(Data excerpts begins)

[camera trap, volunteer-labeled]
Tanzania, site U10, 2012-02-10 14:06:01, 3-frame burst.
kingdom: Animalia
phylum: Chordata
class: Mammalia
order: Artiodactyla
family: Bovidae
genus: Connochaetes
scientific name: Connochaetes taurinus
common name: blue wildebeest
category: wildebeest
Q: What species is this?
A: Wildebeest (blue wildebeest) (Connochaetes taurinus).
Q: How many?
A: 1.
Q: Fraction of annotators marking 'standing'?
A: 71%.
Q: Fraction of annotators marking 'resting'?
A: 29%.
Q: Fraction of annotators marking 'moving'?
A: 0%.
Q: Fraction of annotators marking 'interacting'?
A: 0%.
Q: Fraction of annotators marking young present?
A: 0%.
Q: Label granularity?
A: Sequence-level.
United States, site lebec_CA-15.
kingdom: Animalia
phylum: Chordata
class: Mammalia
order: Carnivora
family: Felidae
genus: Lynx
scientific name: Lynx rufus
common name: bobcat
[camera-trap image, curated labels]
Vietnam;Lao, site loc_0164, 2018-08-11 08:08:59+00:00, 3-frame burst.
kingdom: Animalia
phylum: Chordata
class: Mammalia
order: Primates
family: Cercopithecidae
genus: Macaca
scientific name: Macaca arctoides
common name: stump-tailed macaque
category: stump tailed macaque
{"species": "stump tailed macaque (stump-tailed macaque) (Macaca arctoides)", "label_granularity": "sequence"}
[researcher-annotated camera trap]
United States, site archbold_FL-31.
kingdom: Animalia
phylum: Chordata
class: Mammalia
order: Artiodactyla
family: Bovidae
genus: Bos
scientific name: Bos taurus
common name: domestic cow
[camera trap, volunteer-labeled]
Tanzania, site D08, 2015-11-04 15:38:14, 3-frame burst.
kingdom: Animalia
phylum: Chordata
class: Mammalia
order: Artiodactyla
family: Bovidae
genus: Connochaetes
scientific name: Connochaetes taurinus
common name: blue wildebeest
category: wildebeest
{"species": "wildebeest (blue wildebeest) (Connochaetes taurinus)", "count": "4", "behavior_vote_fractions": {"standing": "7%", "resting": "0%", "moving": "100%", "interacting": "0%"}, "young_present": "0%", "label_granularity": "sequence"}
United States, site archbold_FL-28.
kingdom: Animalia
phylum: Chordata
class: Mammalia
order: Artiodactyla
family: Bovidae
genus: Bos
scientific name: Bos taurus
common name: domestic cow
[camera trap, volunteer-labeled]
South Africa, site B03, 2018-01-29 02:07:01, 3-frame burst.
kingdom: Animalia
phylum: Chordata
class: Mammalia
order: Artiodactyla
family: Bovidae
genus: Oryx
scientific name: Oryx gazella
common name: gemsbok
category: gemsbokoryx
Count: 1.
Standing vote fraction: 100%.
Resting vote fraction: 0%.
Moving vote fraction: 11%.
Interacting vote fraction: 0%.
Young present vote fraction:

(Data excerpts ends)

■ What you have to do
Write the data out once more, exactly as it was given.

■ Result of this task
[camera trap, volunteer-labeled]
Tanzania, site U10, 2012-02-10 14:06:01, 3-frame burst.
kingdom: Animalia
phylum: Chordata
class: Mammalia
order: Artiodactyla
family: Bovidae
genus: Connochaetes
scientific name: Connochaetes taurinus
common name: blue wildebeest
category: wildebeest
Q: What species is this?
A: Wildebeest (blue wildebeest) (Connochaetes taurinus).
Q: How many?
A: 1.
Q: Fraction of annotators marking 'standing'?
A: 71%.
Q: Fraction of annotators marking 'resting'?
A: 29%.
Q: Fraction of annotators marking 'moving'?
A: 0%.
Q: Fraction of annotators marking 'interacting'?
A: 0%.
Q: Fraction of annotators marking young present?
A: 0%.
Q: Label granularity?
A: Sequence-level.
United States, site lebec_CA-15.
kingdom: Animalia
phylum: Chordata
class: Mammalia
order: Carnivora
family: Felidae
genus: Lynx
scientific name: Lynx rufus
common name: bobcat
[camera-trap image, curated labels]
Vietnam;Lao, site loc_0164, 2018-08-11 08:08:59+00:00, 3-frame burst.
kingdom: Animalia
phylum: Chordata
class: Mammalia
order: Primates
family: Cercopithecidae
genus: Macaca
scientific name: Macaca arctoides
common name: stump-tailed macaque
category: stump tailed macaque
{"species": "stump tailed macaque (stump-tailed macaque) (Macaca arctoides)", "label_granularity": "sequence"}
[researcher-annotated camera trap]
United States, site archbold_FL-31.
kingdom: Animalia
phylum: Chordata
class: Mammalia
order: Artiodactyla
family: Bovidae
genus: Bos
scientific name: Bos taurus
common name: domestic cow
[camera trap, volunteer-labeled]
Tanzania, site D08, 2015-11-04 15:38:14, 3-frame burst.
kingdom: Animalia
phylum: Chordata
class: Mammalia
order: Artiodactyla
family: Bovidae
genus: Connochaetes
scientific name: Connochaetes taurinus
common name: blue wildebeest
category: wildebeest
{"species": "wildebeest (blue wildebeest) (Connochaetes taurinus)", "count": "4", "behavior_vote_fractions": {"standing": "7%", "resting": "0%", "moving": "100%", "interacting": "0%"}, "young_present": "0%", "label_granularity": "sequence"}
United States, site archbold_FL-28.
kingdom: Animalia
phylum: Chordata
class: Mammalia
order: Artiodactyla
family: Bovidae
genus: Bos
scientific name: Bos taurus
common name: domestic cow
[camera trap, volunteer-labeled]
South Africa, site B03, 2018-01-29 02:07:01, 3-frame burst.
kingdom: Animalia
phylum: Chordata
class: Mammalia
order: Artiodactyla
family: Bovidae
genus: Oryx
scientific name: Oryx gazella
common name: gemsbok
category: gemsbokoryx
Count: 1.
Standing vote fraction: 100%.
Resting vote fraction: 0%.
Moving vote fraction: 11%.
Interacting vote fraction: 0%.
Young present vote fraction:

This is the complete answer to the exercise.